BY: Denver Sean
Published 2 years ago
Two protesters were arrested after throwing mashed potatoes at a Claude Monet painting inside the Museum Barberini in Potsdam, Germany.
via Complex:
The museum released a statement via Twitter declaring “Grainstacks,” the 1890 painting from Monet which was targeted in the protest, was not damaged after undergoing an “immediate conservation investigation.” The pair was eventually charged with trespassing and property damage.
According to Reuters, “Grainstacks” was sold for a record $110.7 million at an auction in 2019.
The German climate activist group the Last Generation took responsibility for the incident. “If it takes a painting—with #MashedPotatoes or #TomatoSoup thrown at it—to make society remember that the fossil fuel course is killing us all,” the tweet reads. “Then we’ll give you #MashedPotatoes on a painting.”
“While I understand the activists’ urgent concern in the face of the climate catastrophe, I am shocked by the means with which they are trying to lend weight to their demands,” Ortrud Westheider, director of Museum Barberini, said in a statement, obtained by USA Today. “It is in the works of the Impressionists that we see the intense artistic engagement with nature.”

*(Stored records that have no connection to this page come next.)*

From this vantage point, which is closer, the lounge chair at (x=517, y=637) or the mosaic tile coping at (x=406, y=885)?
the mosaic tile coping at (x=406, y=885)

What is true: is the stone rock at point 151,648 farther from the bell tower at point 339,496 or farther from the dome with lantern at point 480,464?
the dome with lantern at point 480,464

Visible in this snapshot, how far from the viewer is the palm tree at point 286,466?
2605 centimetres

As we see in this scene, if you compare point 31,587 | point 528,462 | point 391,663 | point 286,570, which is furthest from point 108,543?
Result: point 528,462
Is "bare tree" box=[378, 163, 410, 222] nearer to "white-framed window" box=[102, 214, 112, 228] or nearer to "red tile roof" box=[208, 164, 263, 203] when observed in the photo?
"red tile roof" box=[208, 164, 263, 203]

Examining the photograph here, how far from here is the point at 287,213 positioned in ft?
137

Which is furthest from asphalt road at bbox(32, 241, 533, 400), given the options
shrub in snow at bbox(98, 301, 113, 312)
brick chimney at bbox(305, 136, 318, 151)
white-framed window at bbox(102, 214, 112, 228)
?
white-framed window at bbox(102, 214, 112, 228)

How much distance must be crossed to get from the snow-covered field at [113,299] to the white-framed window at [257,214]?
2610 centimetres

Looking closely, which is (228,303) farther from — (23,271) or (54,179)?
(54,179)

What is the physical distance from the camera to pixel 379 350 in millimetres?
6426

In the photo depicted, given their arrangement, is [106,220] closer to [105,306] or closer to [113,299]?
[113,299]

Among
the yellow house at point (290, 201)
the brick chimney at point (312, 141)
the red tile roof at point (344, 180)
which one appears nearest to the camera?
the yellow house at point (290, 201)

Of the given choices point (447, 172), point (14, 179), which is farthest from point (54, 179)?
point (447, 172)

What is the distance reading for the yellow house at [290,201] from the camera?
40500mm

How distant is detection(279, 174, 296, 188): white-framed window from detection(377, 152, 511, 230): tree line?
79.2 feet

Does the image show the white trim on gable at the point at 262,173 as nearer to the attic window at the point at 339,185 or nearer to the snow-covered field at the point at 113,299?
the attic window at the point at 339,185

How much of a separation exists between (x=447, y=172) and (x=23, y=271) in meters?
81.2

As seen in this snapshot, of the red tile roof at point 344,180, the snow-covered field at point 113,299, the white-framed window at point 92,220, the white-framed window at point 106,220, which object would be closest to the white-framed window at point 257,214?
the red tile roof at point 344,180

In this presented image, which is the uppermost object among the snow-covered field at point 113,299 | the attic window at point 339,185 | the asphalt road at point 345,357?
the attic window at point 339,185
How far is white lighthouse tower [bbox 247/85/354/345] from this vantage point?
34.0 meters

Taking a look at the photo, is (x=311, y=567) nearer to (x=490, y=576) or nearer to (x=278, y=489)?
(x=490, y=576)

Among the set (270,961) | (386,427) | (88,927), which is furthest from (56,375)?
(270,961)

A similar incident occurred earlier this month when two protesters, who claimed to be from the group “Just Stop Oil,” flung tomato soup at Vincent van Gogh’s 1888 painting “Sunflower” at the National Gallery in London’s Trafalgar Square. The two were charged with criminal damage and aggravated trespassing, but the painting did not sustain any damage.
$110 million for a painting is wild.